The configuration file can be easily customized to work with any language. If this project helps you with your language, please submit a pull request or share your changes with us.
- Python 3.6 or later
- fastText executable
- MySQL or MariaDB
- Voikko spell checker
- libvoikko library 4.3 or later
git clone https://github.com/mikkorautiainen/fasttext-decrapifier
cd fasttext-decrapifier
python3.6 -m venv venv
source venv/bin/activate
pip install -r requirements.txt
Copy one of the predefined config files.
If your language is missing, create your own language specific config file.
For Finnish:
cp config-fi.json config.json`
Or Japanese:
cp config-ja.json config.json`
The code expects the following files to be in the project root:
- fastText executable
- word vectors in bin-format
- word vectors in vec-format
You can symbolically link the files to the project root:
ln -s /usr/src/fastText/fasttext .
ln -s /data/cc.fi.300.bin .
ln -s /data/cc.fi.300.vec .
The decrapifier tool uses sub-commands (specified as a command option) to run the non-language word removal steps.
The database connection parameters are specified in config.json:
"DATABASE": {
"dbname": "decrapper",
"table": "garbwords",
"user": "root",
"password": "",
"host": "localhost",
"port": "3306"
}
Once you are done changing the user and the password, please run the "init" action to create the database and table.

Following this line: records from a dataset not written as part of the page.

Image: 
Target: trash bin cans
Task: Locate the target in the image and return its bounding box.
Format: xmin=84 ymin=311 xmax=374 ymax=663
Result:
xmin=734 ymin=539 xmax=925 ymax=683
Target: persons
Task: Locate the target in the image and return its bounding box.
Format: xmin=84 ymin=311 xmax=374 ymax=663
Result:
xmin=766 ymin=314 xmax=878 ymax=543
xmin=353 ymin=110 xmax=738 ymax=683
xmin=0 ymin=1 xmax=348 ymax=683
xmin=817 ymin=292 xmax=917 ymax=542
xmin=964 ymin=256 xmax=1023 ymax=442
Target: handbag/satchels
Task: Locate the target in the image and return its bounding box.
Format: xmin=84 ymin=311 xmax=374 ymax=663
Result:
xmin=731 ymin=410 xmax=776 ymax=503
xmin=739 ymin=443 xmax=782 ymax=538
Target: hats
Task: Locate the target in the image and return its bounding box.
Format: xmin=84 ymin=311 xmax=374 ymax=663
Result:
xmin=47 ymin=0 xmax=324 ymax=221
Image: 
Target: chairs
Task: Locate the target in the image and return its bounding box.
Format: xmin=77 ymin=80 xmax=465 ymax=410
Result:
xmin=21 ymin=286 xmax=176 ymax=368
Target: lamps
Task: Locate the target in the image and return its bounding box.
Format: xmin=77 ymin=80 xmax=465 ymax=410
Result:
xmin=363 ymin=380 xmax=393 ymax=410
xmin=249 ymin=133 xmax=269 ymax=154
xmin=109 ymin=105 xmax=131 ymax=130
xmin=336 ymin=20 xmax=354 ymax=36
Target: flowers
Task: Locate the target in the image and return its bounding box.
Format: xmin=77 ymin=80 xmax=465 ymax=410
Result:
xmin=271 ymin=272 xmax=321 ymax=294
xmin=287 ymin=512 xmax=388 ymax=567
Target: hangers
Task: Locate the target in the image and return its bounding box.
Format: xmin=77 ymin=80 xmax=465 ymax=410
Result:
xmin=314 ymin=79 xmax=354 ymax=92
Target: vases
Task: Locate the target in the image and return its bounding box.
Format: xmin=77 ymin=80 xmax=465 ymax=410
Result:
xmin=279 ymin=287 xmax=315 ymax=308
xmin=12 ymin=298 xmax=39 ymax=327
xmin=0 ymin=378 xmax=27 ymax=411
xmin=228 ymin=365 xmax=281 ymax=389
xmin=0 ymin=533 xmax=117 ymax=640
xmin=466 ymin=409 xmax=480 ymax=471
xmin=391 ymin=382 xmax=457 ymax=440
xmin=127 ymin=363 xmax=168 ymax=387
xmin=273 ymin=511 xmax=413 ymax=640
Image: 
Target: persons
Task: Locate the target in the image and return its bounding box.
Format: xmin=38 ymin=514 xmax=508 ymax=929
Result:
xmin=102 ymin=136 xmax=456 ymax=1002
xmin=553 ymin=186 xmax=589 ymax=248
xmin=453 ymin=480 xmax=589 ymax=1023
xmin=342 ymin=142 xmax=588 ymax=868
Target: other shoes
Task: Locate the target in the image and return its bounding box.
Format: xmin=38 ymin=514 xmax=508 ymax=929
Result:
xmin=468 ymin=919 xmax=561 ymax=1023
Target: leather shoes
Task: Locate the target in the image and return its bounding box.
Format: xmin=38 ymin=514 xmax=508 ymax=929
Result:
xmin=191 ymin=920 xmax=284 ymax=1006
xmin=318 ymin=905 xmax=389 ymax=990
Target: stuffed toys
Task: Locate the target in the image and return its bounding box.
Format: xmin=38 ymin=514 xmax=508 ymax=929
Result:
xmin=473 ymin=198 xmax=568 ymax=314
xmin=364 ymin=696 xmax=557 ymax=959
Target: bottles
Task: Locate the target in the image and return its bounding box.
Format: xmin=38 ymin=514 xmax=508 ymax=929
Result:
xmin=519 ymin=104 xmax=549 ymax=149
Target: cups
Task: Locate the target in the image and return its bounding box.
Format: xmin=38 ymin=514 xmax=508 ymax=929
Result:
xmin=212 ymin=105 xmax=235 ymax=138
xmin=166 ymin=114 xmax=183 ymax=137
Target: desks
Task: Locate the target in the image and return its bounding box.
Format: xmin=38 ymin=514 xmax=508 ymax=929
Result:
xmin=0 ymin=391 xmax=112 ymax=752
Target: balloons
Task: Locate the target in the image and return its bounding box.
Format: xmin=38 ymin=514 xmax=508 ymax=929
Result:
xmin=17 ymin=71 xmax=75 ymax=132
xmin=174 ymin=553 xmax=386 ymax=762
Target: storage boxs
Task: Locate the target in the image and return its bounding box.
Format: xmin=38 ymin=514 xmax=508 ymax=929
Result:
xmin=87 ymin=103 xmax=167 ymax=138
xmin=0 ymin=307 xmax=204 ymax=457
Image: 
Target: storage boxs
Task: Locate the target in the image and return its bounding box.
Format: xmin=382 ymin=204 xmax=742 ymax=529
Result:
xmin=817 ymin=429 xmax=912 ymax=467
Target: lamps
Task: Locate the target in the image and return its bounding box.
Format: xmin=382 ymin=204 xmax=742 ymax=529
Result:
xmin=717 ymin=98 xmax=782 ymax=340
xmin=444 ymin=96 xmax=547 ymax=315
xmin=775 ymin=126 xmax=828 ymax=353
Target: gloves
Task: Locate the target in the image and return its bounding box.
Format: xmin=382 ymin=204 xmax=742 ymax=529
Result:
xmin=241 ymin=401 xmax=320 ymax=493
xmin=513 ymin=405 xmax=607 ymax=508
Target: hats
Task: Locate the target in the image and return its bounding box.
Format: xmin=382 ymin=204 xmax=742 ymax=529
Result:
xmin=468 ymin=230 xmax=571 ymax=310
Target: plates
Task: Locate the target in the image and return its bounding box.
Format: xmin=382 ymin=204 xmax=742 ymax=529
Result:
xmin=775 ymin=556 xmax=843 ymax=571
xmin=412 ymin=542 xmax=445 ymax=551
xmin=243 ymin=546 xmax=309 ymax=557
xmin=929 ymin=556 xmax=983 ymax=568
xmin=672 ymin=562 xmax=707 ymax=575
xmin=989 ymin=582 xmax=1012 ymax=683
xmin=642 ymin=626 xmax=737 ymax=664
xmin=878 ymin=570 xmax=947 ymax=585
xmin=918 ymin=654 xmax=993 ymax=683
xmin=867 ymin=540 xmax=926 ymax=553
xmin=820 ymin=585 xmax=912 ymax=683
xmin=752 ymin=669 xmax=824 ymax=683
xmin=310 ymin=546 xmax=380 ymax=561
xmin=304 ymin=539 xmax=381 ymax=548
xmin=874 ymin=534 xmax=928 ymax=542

python decrapper.py --action init
Finds non-language word using regex
python decrapper.py --action regex
Generates non-language garbage word and find their nearest neighbors in the vec-file
python decrapper.py --action nn_query
The nearest neighbor iteration finds words that are rarely used but correct in the target language vocabulary.
The spell checker removes these words from the garbage word table (garbwords) in the database.
python decrapper.py --action spell_checker
Checks every word in the vec-file against the database.
This sub-command creates a new vec-file with the non-language words excluded.
python decrapper.py --action remove
(Optional step) Replaces the word-vectors with the word’s lexical category and plurality.
This sub-command creates a new tab-delimited text file with the uncased vocabulary and lexical information.
python decrapper.py --action vocabulary
This project is licensed under the MIT License - see the LICENSE file for details.